I grew up as the child in this situation. Please leave, I know it’s hard but it’s harder to stay.

Bigjigwig · 12/12/2022 08:28

@FillyTilly I was in your position. Was with a drinker. I dreaded Christmas as he had 2 weeks off work so it was just an excuse to drink every day starting early afternoon. I used to say “please don’t use this time off as a reason to drink”. But he would still drink everyday and in his head he thought he was doing well just because he “only” drank 4 beers on a few of those days. We aren’t together anymore, I left. I miss him but I don’t miss his drinking. The smell. That dreaded feeling you get when you hear a can being opened. My ex also worked and held down a job. But it always felt like he was on countdown til his next drink. If we were out and he needed the toilet he would go in the pub and get a pint so he could use their toilet. He couldn’t just go in and have a quick orange juice. Have you tried counting how many units he is averaging weekly?

cushioncovers · 12/12/2022 08:39

For anything to change op it's going to have to come from you. Drinkers rarely change. You're the one that's going to have to move out of your comfort zone and move on with your dc. I did it. It can be done. It was the best thing I ever did for me and the dc.

AttilaTheMeerkat · 12/12/2022 08:51

re your comment:
"weve been together a long time. Have school age kids".

Do not get bogged down in your sunk costs; this thinking re, "we've been together a long time" is an example of this. The sunk costs fallacy helps people to keep on making poor relationship decisions. You staying with him for what are really your own reasons (perhaps fear of him, money worries, fear of being alone, being codependent and thus putting his needs before your own) is a poor relationship decision.

You having children is even more reason to get your alcoholic H out of your day to day lives. An alcoholic parent will affect them to their detriment, you trying to protect them whilst you are all under the same roof is impossible. What do you want to teach them about relationships and what are they learning here?. This is no relationship model to show them.

AttilaTheMeerkat · 12/12/2022 08:54

"I just feel like he prioritises drinking over us"

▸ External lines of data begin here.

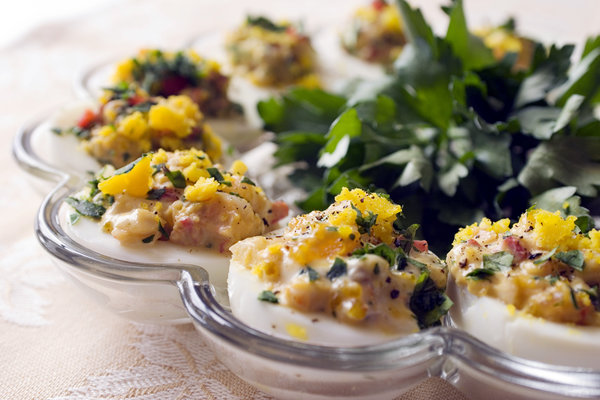 deviledeggs-still-articlelarge
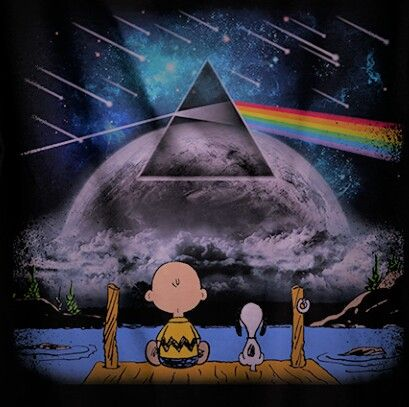 Don't you just love Pink Floyd, Snoopy?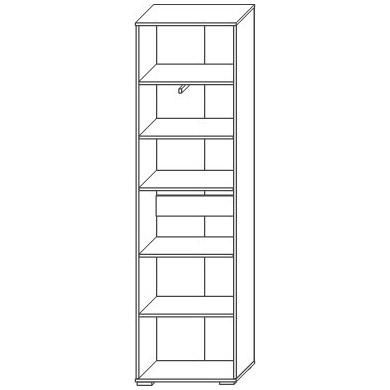 Шкаф для одежды «Регата 1»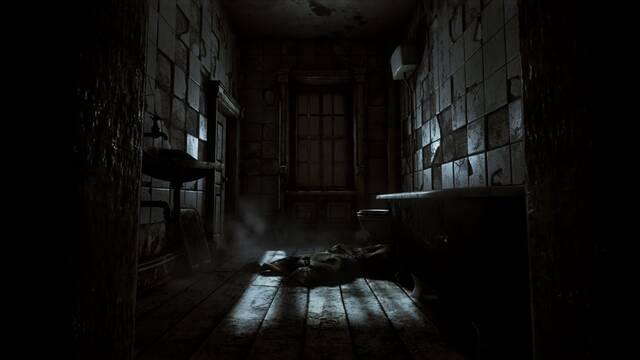 Silver Chains llega a PC el 6 de agosto, y en este año a consolas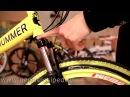 Велосипеды на литых дисках (BMW, Land Rover, Mercedes и др.). Отличия велосипедов на дисках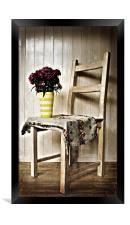 Chair and Flowers, Framed Print
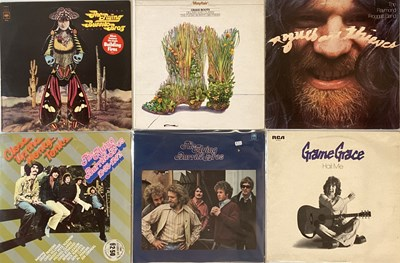 Lot 11 - FOLK & COUNTRY - LPs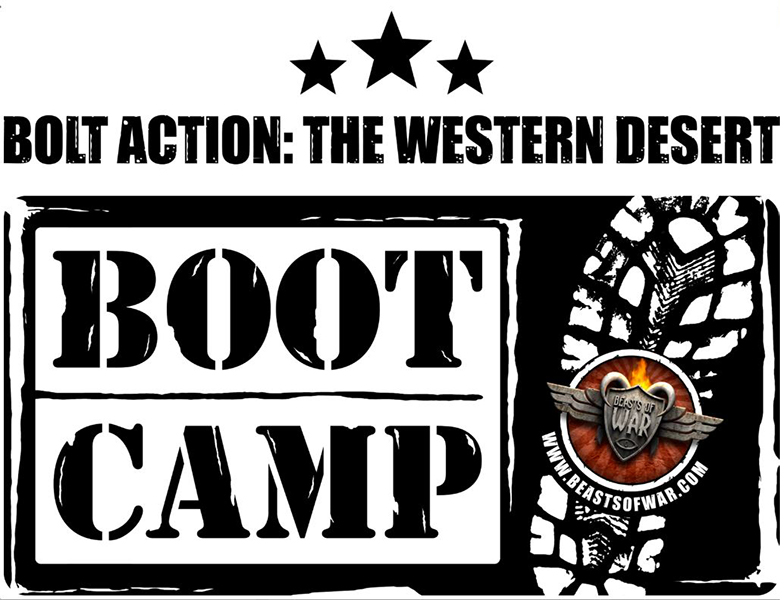 Beasts of War Western Desert Boot Camp logo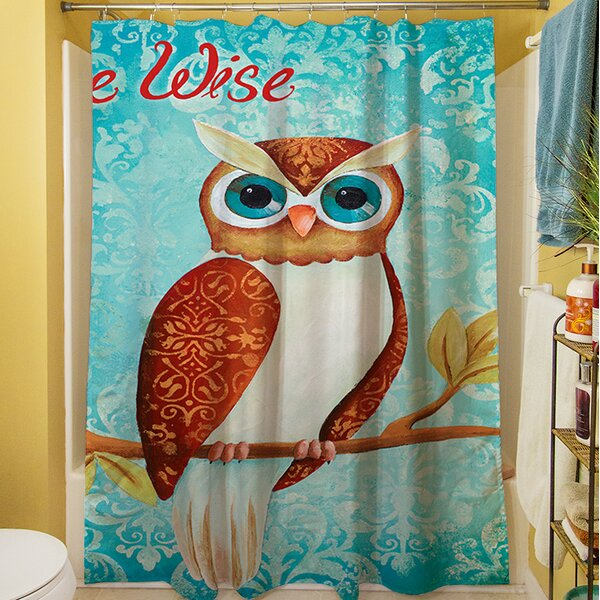 Be Wise Shower Curtain by Manual Woodworkers & Weavers
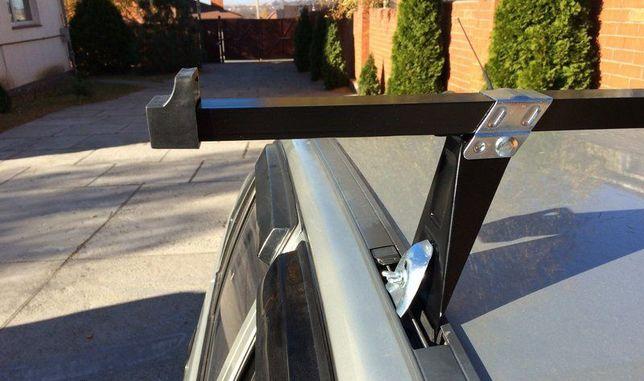 Багажник на крышу Daewoo nexia Део Нексия, Opel Kadett в штатные места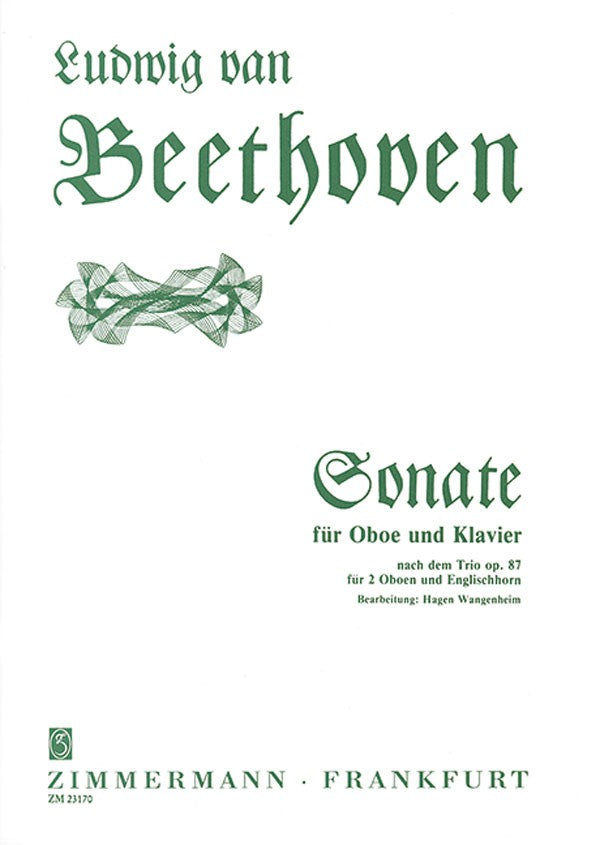 Beethoven, Ludwig van % Sonata after Op 87 Trio-OB/PN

He is indeed doing this so how many more times do you need to be shown this is the case?. His primary relationship is with drink, not with you people and its never been with you people either.

Did you grow up seeing a heavily drinking parent or other relative too?.

Bigjigwig · 12/12/2022 09:07

@AttilaTheMeerkat I left but I didn’t have kids. I think with kids you would also have to consider before leaving that the alcoholic parent would possibly get 50/50 custody of the kids. Would you want your kids to be with an alcoholic 50% of the time? At least she knows her kids are safe when she’s around.

AntipodeanUpstart · 12/12/2022 09:16

I'm sorry you're in this situation. I feel like you must have had a parent with an alcohol problem to think this behaviour is normal-ish and that it's OK to stay? I wouldn't be with someone who was described as "a drinker" or who drank four beers everyday and more on weekends.

You and your kids deserve better than this. What are you worried about that stops you leaving? Maybe we can help you see a way forward.